Barry Bonds, before and after coming to San Francisco from Pittsburg. Unlike with some of the players today who don't show outward signs of 'enhancement'  with newer 'designer' durgs, Bonds showed significant changes in body shape and size. Even after Caminiti and Conseco had 'come out' Bonds would continue to lead
the San Francisco Giants uneven playing field for 14 years through 2007 (when he still hit 28 homers at age 42) before  he was finally 'taken down' by a couple of brave SAN FRANCISCO CHRONICLE writers who dared speak out against the beloved Bonds - beloved at least in San Francisco. 

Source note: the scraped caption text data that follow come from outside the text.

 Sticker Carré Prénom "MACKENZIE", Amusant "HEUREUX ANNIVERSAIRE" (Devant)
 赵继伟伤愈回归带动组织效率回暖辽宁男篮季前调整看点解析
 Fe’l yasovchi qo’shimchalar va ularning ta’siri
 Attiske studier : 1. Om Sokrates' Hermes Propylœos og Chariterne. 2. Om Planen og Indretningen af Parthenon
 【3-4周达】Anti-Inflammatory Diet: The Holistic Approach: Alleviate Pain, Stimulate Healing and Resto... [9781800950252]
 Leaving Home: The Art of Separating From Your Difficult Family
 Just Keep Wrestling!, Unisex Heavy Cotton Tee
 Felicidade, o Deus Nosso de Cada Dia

Today, VICTOR Conte continues to use the number '50% ' when describing possible drug usage in baseball and, really , there's no reason to doubt him. Nothing has changed as far as the testing methods by MLB. The only changes may be in the types of drugs players are now using, namely the "designer" PEDs such as synthetic testosterone, with which , according to Cone and others, MLB's testing has not kept a pace. And, no longer do we necessarily see obvious telltale signs of the previously bulked up players with the newer drugs.

Today, they may not be called steroids any longer but PEDs are probably as rampant in baseball as steroids ever were.  Baseball attendance continues to thrive with a new generation having grown up seeing their favorite players benefitting from the drugs - and only knowing the one way, but ,no doubt, knowing its wrong.
Now it's not just one or two players like McGwire and Sosa but dozens still playing the game. Instead of being out of baseball, indicted users like Cabrera and Cruz - to pick on only two of many- continue to play the game, likely still on something. Not only are they getting away with continued use but their new teams and fans love it.
Likely for this reason , Selig and MLB -seeing the turnstiles rolling with big numbers - simply paid lip service  to the PED issue, extending the penalties but not the problem of the weak drug testing. they're content with the numbers, the baseball union is happy and life goes on.

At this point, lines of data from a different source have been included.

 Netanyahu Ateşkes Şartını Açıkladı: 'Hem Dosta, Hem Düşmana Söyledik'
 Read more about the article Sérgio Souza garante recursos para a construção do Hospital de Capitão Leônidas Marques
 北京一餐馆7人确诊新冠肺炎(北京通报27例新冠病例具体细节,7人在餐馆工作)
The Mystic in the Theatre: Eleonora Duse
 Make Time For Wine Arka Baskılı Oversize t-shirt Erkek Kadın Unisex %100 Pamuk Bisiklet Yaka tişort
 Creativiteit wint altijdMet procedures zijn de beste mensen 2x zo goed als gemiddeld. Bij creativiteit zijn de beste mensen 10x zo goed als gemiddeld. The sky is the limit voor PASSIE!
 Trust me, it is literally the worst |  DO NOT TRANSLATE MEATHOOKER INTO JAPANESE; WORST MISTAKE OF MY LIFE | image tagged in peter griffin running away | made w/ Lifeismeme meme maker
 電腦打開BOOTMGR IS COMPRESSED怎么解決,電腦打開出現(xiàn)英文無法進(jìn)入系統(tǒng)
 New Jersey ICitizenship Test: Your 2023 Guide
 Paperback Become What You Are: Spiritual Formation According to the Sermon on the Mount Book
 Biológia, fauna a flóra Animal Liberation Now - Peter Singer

Teams, particularly the San Francisci Giants with 23 indicted players over the years , have now been thriving off PEDs - or whatever you want to call them now - for two decades and there's no indication things will change. it's getting to the point a team may not be able to acquire players WITHOUT some PED history.  The biggest culprits in all this were not the early users like Camaniti, Canseco and even McGwire - who even left his bottle of Androsteen on his locker shelf for anyone to see- but MLB, team owners and fans who , instead of coming out strongly and doing something about the problem in its infancy have let it get out of hand. who knows if and when the PED problem -yes, it is a big problem - will be corrected.

So, you say the baseball situation is symbolic or symptomatic of the rest od society. that may be true but if anything was pure and free of scandal it WAS baseball )aside from the 1919 black sox scandal) . You've heard 'America, baseball and apple pie.' that's what it WAS and what it should be, not just for us old-school fans who remember a time when we didn't have to try to figure out who was cheating and who was not. Kids and adults are missing perhaps the last pure sport and experience in America and it's a shame . Sure, the Giants and other teams may, purportedly, 'sell out' (double meaning here?) to folks as much or more interested in having an expensive picnic and other extraneous experiences  at the new stadia - no longer ball parks - than watching
A REAL ball game. And, that may be part of the problem too - owners so intent on filling seats they'll do about anything and much of the crowd ends up doing about anything EXCEPT getting involved in the game, whether it be taking selfies, texting,eating or drinking $10 hot dogs and beers.